→ Plain-text document sources
..............................
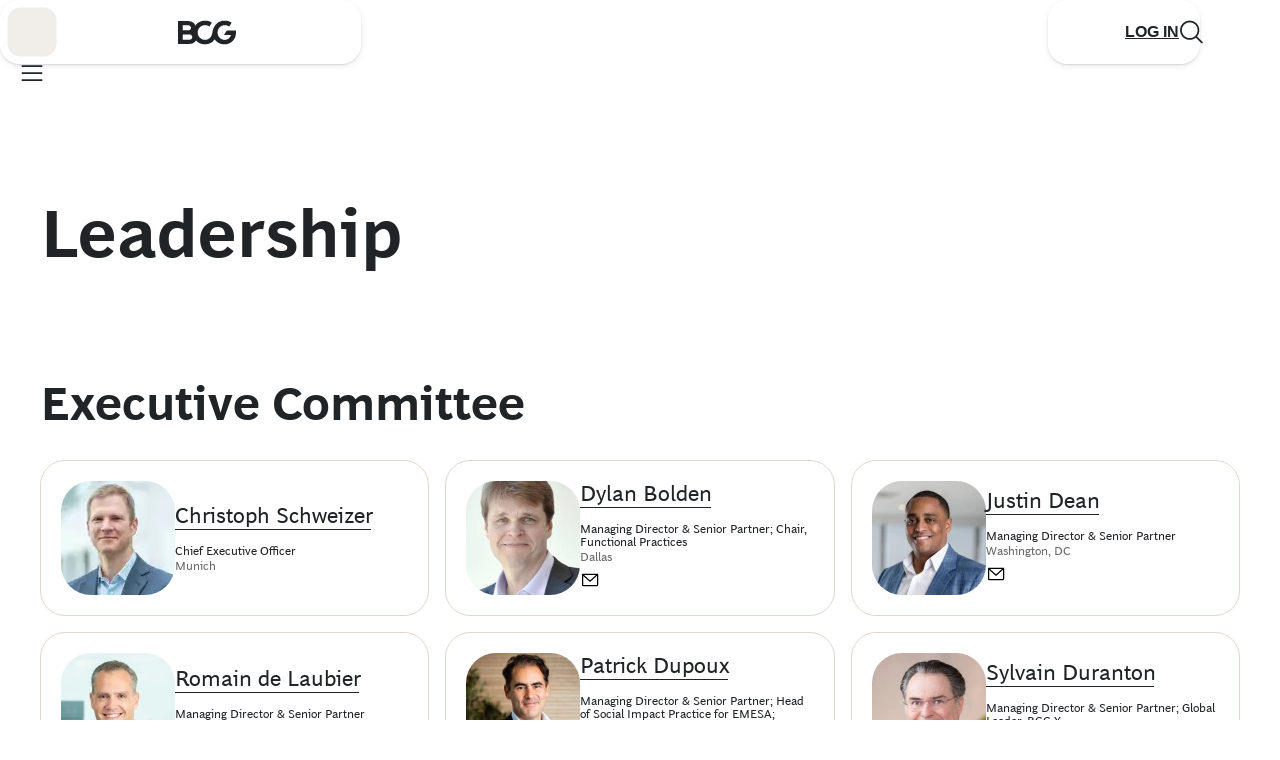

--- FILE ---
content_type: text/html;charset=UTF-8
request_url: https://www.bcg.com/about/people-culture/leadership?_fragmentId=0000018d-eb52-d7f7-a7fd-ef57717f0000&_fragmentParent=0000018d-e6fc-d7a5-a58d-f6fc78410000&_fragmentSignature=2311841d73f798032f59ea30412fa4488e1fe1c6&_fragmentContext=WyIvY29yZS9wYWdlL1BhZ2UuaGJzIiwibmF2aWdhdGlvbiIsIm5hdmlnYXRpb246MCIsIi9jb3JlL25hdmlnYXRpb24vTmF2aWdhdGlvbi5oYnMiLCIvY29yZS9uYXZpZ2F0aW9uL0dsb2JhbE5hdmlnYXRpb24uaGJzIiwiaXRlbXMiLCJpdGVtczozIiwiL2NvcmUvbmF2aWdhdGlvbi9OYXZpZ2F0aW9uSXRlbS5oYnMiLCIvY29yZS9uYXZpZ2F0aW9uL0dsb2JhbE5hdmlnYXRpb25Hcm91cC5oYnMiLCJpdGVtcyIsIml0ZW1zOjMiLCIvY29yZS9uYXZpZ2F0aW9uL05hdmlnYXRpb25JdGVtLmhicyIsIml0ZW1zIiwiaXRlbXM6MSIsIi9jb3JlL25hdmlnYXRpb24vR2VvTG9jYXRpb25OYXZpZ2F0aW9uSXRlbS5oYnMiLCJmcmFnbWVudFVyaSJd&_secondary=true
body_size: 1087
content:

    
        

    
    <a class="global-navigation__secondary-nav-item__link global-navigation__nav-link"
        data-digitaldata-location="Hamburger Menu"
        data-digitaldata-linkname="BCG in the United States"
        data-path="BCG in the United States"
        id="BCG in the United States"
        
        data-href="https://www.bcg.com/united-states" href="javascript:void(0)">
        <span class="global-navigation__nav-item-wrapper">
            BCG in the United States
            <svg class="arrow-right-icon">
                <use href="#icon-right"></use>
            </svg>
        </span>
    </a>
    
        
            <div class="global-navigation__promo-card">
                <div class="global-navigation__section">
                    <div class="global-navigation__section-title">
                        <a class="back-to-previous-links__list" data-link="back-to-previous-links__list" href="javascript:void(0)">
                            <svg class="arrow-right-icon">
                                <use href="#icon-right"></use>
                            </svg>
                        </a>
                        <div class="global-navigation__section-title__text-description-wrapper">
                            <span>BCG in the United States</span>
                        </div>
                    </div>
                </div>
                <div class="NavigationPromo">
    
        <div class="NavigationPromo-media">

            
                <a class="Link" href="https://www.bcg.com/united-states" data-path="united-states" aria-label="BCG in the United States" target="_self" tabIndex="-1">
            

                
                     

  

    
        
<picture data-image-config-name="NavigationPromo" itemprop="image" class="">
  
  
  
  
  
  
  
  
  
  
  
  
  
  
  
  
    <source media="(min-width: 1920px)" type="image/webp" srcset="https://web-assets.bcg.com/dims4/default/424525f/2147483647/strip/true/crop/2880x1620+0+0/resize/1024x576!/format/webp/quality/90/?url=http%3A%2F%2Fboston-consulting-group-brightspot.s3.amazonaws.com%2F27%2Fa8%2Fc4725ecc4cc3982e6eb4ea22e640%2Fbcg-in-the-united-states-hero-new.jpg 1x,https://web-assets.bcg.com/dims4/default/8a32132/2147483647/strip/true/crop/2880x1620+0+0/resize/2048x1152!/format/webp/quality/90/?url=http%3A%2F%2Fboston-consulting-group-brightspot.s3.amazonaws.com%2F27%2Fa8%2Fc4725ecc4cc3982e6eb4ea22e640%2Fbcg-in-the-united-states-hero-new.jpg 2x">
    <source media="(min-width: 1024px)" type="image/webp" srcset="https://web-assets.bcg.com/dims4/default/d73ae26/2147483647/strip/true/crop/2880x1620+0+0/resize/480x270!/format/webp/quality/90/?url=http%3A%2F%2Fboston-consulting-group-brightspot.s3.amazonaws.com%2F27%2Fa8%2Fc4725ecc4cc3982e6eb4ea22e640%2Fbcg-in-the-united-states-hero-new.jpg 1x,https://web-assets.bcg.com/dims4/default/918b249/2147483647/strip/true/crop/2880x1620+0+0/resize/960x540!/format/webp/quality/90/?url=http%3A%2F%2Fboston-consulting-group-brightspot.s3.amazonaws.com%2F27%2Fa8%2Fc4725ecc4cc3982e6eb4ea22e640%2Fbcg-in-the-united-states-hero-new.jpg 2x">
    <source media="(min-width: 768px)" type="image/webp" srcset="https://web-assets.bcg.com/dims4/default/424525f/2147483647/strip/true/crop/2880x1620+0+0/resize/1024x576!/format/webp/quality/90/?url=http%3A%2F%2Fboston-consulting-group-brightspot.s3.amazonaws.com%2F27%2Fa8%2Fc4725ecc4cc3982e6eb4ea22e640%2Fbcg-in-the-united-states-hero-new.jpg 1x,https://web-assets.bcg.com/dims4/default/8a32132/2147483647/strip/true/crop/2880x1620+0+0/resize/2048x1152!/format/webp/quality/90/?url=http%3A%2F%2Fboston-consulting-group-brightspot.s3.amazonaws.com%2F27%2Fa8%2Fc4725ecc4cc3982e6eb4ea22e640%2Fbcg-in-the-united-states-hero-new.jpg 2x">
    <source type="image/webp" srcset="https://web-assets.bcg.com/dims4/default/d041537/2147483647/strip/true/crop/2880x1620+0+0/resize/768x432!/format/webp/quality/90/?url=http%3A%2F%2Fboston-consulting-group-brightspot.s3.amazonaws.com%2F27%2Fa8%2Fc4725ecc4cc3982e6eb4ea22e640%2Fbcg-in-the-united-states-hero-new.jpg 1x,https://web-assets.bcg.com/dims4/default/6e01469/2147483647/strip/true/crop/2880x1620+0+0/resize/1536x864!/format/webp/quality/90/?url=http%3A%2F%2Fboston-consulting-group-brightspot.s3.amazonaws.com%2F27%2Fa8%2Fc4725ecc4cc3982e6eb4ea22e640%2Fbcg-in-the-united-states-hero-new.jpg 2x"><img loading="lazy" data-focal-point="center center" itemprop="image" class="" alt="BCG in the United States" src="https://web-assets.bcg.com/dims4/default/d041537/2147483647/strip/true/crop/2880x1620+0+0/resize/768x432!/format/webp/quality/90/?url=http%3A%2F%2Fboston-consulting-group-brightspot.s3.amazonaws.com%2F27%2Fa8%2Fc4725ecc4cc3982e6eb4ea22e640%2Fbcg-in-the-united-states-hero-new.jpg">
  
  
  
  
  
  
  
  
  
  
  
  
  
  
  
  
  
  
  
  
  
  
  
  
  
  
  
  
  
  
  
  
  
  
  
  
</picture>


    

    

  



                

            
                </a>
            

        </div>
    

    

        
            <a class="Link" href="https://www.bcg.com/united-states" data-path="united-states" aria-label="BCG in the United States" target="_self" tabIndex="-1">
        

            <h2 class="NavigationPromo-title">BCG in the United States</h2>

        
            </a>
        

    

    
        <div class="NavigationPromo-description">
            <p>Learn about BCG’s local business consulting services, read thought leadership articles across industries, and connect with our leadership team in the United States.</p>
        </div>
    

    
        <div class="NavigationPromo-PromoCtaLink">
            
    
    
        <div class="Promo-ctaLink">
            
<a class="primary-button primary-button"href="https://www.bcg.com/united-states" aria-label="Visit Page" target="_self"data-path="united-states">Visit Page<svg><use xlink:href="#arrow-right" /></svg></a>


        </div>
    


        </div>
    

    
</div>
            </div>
..............................
Search the records above for the string "span". Report each line that has it.

        <span class="global-navigation__nav-item-wrapper">
        </span>
                            <span>BCG in the United States</span>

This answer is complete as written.